Cenbank expedites liquidity support for banks ahead of Eid
Yet, call money rate hits a two-and-a-half month high of 6.19% on Tuesday amid rushes for cash withdrawal
![Illustration: TBS](https://947631.windlasstrade-hk.tech/sites/default/files/styles/infograph/public/images/2023/04/18/p1_infograph_cenbank-expedites-liquidity-support-for-banks-ahead-of-eid.jpg)
The Bangladesh Bank has increased liquidity support to banks through the short-term repurchase agreement, widely known as repo, so that they can manage liquidity stress amid rushes for cash withdrawal ahead of Eid-ul-Fitr.
The amount of outstanding repo loans jumped to Tk19,828 crore on 16 April, according to the latest central bank data, which was just Tk10,880 crore on 9 April.
Commercial banks borrowed the money from the central bank against their treasury bills or bonds for 1-14 days at 6.1-6.2% interest rates to meet their fund shortage.
Besides, their borrowings from each other, which is known as the call money market, have also been on the rise for the last couple of days. On Tuesday, the call money rate reached 6.19%.
"The demand for money at banks naturally increases during Eid. The central bank supports the banks with repo borrowings to keep a good flow of cash at such times," a senior Bangladesh Bank official, wishing to remain unnamed, told The Business Standard.
Banks sought higher amounts of funds for several weeks until Monday, which decreased a bit on Tuesday, he noted and added that although repo borrowings are available for 1-14 days, some banks borrowed for 14 days considering Eid vacations and their convenience.
Several private bank officials told TBS that the demand for cash increases ahead of Eid as people's spending increases largely for shopping. To manage the pressure, some banks struggle and borrow from others. This time, three state-owned banks and several Islamic banks are under severe liquidity stress and they have borrowed the most. Many other banks are in good condition with the support of the central bank, they added.
Highest call money rate in 2.5 months
Even though the central bank increased liquidity support through repo, banks also increased borrowing among each other in the past two weeks due to the high demand for cash.
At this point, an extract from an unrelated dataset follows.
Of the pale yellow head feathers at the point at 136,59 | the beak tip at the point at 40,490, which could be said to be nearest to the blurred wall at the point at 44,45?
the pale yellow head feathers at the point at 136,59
As a result, the call money rate – the interest rate at which one bank borrows money from another overnight – reached a two-and-a-half-month high of 6.19% on Tuesday.
On the day, call money borrowings, 2-14 days short notice and term loans among banks amounted to Tk7,128 crore, with the dominance of short-notice borrowings – Tk3,932 crore.
Insiders said banks having surplus liquidity are more interested in lending on short notice rather than overnight on the call money market because of higher interest rates – which was the highest at 9% on Tuesday.
"The central bank has been increasing liquidity support in the form of repo loans to banks since the beginning of February, which helped fall in call money rate. The rate was 7% on 25 January and levelled at 6% for the last two and a half months. The cash withdrawal pressure increased the rate again on Tuesday," a senior Bangladesh Bank official explained.